Anyway, I don't want to sidetrack discussion, but this also explains part of the reason I'm fairly loud here on UrbanToronto -- people like nfitz may not care much and cannot understand why I love Hamilton so much -- background information for readers here that Hamilton (at least for some elements like bike infrastructure) is a little more social-network driven than the average city. WIN!
My upcoming GO article is not targeted to smallspy who already knew.
My upcoming GO article is targeted to the average citizen, including jaded long-time Hamiltonians and unaware city councillors, too. I know people on GO network (Oakville, Pickering) who want to go to McMaster and would just prefer not to transfer at Aldershot. And there's of course, demand for incoming travel to Hamilton -- not just us travelling outwards.

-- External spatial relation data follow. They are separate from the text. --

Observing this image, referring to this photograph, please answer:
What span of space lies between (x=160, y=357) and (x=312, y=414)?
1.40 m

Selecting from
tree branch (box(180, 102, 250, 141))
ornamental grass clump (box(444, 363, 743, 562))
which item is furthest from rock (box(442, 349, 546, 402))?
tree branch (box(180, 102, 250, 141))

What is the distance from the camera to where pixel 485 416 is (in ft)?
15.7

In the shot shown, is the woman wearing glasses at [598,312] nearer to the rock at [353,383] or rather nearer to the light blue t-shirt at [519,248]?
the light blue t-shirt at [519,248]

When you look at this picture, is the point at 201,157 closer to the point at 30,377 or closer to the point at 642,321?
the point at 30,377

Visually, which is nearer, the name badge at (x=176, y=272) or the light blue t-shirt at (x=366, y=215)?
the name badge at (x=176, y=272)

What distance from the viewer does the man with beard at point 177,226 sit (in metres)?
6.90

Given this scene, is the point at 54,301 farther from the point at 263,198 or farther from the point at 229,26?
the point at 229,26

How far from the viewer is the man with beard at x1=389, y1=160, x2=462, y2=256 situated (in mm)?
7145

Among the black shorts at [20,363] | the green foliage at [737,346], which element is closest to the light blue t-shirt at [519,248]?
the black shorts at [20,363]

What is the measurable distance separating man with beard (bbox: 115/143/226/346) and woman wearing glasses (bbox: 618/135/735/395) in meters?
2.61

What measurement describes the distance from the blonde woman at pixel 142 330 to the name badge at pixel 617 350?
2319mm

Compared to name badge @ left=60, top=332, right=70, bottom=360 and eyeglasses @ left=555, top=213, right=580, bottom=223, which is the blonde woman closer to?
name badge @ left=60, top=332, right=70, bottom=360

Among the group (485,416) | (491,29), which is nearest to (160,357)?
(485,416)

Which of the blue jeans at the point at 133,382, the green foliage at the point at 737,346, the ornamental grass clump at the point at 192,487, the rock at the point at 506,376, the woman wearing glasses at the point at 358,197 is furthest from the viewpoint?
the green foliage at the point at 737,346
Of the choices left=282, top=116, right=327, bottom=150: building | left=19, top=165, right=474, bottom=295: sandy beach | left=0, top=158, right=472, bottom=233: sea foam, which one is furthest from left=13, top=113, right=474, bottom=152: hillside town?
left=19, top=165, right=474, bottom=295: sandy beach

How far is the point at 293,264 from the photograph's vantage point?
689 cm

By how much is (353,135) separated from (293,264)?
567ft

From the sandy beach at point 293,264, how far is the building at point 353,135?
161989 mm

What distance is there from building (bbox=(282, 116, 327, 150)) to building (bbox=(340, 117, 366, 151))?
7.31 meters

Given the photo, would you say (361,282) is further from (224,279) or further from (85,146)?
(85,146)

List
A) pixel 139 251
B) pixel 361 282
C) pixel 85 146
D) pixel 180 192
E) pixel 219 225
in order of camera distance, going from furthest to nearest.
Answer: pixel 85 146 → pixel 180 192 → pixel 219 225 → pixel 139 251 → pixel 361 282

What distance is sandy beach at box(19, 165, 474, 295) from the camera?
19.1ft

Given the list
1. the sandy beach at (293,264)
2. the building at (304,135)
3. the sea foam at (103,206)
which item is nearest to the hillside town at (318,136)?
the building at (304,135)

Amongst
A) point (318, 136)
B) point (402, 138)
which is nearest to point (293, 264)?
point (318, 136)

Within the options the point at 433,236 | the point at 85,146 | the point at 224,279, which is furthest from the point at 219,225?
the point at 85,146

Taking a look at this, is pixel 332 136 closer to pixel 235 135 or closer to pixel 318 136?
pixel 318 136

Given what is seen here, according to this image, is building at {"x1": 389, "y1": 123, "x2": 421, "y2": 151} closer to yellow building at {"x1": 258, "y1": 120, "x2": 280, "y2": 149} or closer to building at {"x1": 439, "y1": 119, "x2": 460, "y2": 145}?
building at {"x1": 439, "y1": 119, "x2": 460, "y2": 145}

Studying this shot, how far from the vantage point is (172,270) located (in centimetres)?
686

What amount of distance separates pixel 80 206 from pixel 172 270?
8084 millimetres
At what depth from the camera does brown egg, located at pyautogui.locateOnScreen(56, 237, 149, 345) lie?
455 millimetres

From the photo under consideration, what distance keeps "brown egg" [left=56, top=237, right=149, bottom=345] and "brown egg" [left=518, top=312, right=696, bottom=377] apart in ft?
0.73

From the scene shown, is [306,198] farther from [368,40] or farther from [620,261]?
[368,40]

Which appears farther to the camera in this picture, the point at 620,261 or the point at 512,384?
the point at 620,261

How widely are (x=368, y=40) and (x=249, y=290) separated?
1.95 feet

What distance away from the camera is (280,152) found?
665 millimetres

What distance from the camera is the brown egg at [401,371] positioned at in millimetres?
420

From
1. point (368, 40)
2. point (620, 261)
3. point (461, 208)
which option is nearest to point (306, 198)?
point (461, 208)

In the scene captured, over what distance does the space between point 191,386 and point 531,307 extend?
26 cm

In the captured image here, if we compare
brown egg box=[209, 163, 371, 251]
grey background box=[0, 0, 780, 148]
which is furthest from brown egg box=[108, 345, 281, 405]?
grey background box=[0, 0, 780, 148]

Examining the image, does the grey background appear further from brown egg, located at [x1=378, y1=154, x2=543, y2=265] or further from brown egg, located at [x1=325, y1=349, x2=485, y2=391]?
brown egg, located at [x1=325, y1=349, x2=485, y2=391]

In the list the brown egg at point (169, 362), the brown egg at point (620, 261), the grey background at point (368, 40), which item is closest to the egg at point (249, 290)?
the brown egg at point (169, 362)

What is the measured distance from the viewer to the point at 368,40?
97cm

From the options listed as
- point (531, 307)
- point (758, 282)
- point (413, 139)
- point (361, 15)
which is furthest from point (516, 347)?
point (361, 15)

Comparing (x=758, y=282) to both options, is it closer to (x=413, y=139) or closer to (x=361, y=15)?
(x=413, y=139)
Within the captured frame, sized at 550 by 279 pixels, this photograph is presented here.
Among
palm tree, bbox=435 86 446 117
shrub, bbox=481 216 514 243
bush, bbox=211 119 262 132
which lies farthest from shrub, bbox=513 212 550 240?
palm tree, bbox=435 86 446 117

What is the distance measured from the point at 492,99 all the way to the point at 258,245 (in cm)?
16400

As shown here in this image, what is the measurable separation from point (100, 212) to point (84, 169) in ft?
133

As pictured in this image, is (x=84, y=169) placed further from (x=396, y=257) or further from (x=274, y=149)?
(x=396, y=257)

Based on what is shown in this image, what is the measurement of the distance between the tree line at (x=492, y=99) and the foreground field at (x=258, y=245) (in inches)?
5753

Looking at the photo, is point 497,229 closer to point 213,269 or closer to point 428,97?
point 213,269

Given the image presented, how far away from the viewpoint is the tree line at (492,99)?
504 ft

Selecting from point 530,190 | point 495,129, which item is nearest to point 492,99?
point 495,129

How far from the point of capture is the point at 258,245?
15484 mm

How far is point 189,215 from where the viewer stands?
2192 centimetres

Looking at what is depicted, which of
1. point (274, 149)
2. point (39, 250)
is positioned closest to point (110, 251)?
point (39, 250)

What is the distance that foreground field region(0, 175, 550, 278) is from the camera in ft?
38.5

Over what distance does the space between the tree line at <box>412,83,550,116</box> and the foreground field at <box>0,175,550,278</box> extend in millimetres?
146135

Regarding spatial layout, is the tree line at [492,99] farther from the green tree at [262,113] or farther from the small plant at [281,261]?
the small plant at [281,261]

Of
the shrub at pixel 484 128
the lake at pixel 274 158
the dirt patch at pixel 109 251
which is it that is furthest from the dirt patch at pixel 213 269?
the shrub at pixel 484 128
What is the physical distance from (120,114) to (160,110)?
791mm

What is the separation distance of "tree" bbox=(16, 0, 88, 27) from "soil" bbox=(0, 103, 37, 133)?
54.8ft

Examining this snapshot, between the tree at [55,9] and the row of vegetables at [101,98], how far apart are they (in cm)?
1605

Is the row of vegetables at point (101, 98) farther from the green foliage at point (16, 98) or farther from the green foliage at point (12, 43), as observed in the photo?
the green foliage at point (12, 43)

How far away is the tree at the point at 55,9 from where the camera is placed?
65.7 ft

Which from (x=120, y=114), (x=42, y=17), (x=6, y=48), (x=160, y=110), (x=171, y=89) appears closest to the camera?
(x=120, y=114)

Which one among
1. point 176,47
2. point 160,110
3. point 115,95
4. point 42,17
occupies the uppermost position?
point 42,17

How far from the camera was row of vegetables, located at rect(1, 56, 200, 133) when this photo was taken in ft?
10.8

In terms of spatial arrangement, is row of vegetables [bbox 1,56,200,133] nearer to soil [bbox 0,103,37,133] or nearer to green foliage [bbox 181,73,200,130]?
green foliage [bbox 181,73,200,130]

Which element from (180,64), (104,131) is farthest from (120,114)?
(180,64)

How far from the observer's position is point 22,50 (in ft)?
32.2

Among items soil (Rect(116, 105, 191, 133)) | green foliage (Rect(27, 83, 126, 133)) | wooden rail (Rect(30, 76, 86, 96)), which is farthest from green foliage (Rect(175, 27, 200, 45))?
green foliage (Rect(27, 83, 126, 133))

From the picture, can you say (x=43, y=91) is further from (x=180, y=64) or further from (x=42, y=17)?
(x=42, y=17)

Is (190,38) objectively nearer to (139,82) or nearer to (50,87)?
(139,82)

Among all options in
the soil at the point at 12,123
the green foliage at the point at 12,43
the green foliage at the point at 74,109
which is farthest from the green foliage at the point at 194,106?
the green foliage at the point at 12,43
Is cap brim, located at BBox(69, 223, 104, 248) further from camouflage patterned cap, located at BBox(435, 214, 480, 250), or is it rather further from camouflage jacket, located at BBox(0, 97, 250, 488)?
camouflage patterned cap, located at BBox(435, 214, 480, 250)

Jaded citizens and Hamiltonians, witnessing light usage of West Harbour at inconvenient 6:15am, do not understand (yet). And as a commuter with sometimes-varying time-of-day commute times, I have seen surge of 200 McMaster students simultaneously disembarking certain Aldershot trains because there's no continuing train, GO trains does not yet accomodate student peak surges, nor counter-commuters and visiting family/friends. And even beyond this, Hamiltonians who don't like the 2 hour bus trip that would love a 1 hour trip to Niagara, and the casino. Or the opposite direction (to Toronto, of course). There is large latent demand for more convenient GO service that cannot be judged by a 6:15am visit to currently quiet prematurely-opened-before-trains-were-available West Harbour GO station. The Niagara GO train is a very low-lying apple that I am attempting to massively raise local awareness for -- we have at least 1 city councillor apparently so skeptical that they think the Niagara train's not stopping till 2019. I am changing that perception.
On another note -- not all Hamilton neighbourhoods are ugly like when driving Skyway/Barton/Burlington to a TiCats game or PanAm game -- our house front yard has won Hamilton Trillium 2015 award as one of the 10 most beautiful residential gardens in the entire city (Thanks so much to my spouse, who is highly active in local ward meetings and often runs into our city councillor Michael Green there, too). Two blocks to the north are shuttered storefronts. 1 block is unexpectedly the B-Line LRT route (did not know, so we got lucky). Two blocks to the south are mansions. Nearby are a few revitalizing businesses here and there. And I'm still Lower City, only a 15-20 minute walk from the International Village of Hamilton downtown, so it's not a suburban area. Most drivers from Toronto miss these beautiful parts of Hamilton, after all and thanks to Toronto indifference to this, there were still bargains on Toronto "Rosedale-beautiful homes" 4-bedroom 2500sqft detached for price of 700sqft Toronto condo as recently as last year...We are currently in Hamilton's equivalent of Cabbagetown, an equally near-downtown neighborhood.